If intelligent life exists as close as that then it's almost guaranteed to be a commonplace occurrence,
and if that were the case I would expect we would have found more than the one unexplained and unrepeated "wow" signal by now.
 
  • #29
russ_watters said:
Earlier in the thread I suggested the OP should do that calculation. I have, and yes, it is possible for SETI to detect the type of transmissions we are sending, at reasonable distances (a few tens of light years at least). I can dig it out of no one else wants to do it.
Yes. The actual numbers really do count and one thing that the Inverse Square Law does is to keep on going. You have to double to the distance (whatever it is), to cause the received power flux to drop to a quarter. Ditto for ten times the distance etc, etc and the dB scale is such a good one to use in such matters - What's a further 60dB in the eyes of a comms engineer? It just means taking a bit longer to do the measurement.

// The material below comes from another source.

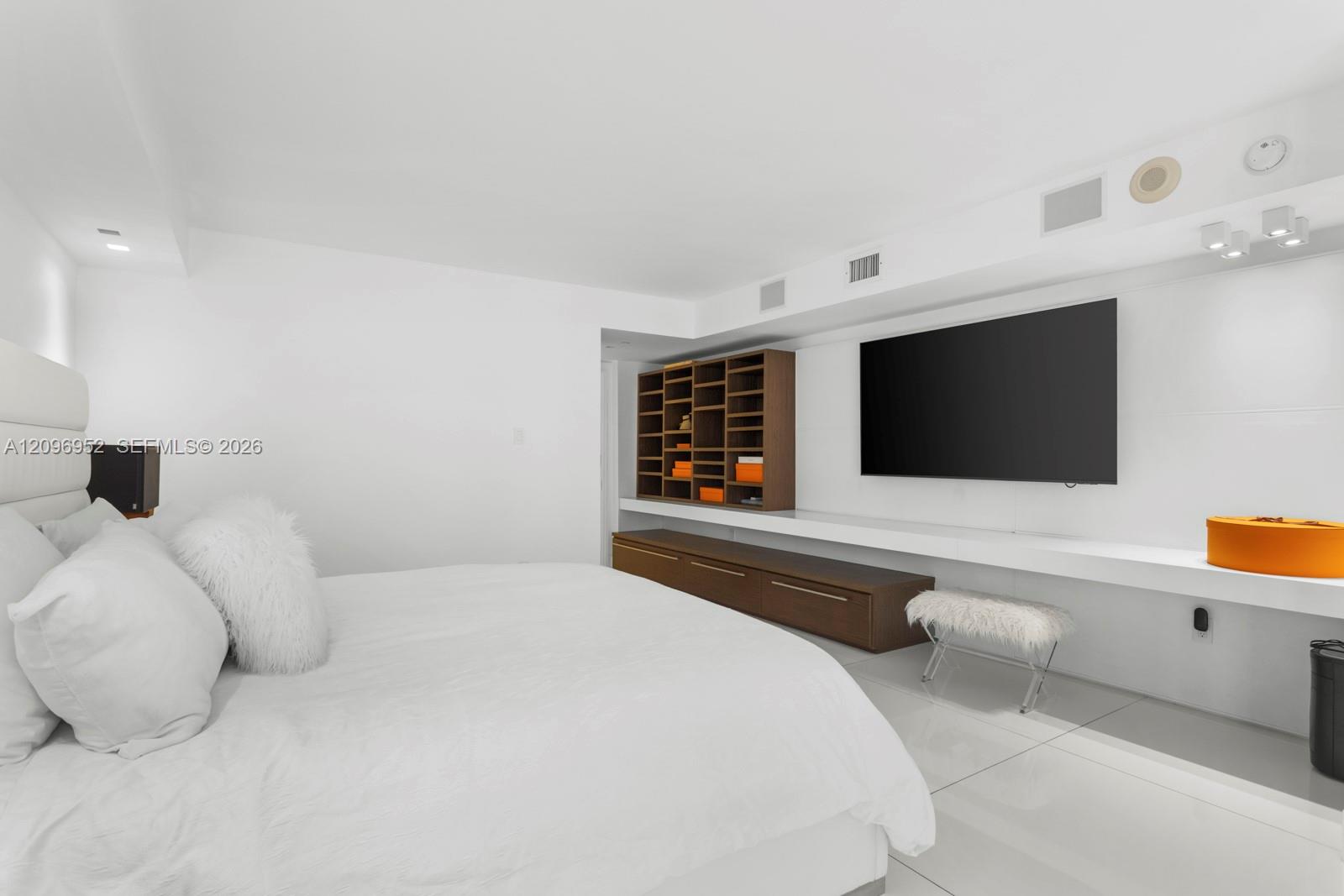 10155 Collins Avenue # 1210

It would be truly exciting and scary if SETI actually came up with something that originates from not too far away. I wonder whether 'Governments' have planned for the possible civil unrest and panic, should SETI actually produce a result. Hollywood would not be able to produce anything close to the possible reality of the reactions. (the Orson Welles effect).
That could be interesting for PF.
I haven't read the Sagan Book so I can't comment on it. Do your sums agree with what he implies or states? His popular image is a bit 'Tesla' and I wonder whether he ever allowed himself to get caught up in the romance of it all - despite being an obviously clever guy ( and far more down to Earth than Nicola) and a great broadcaster.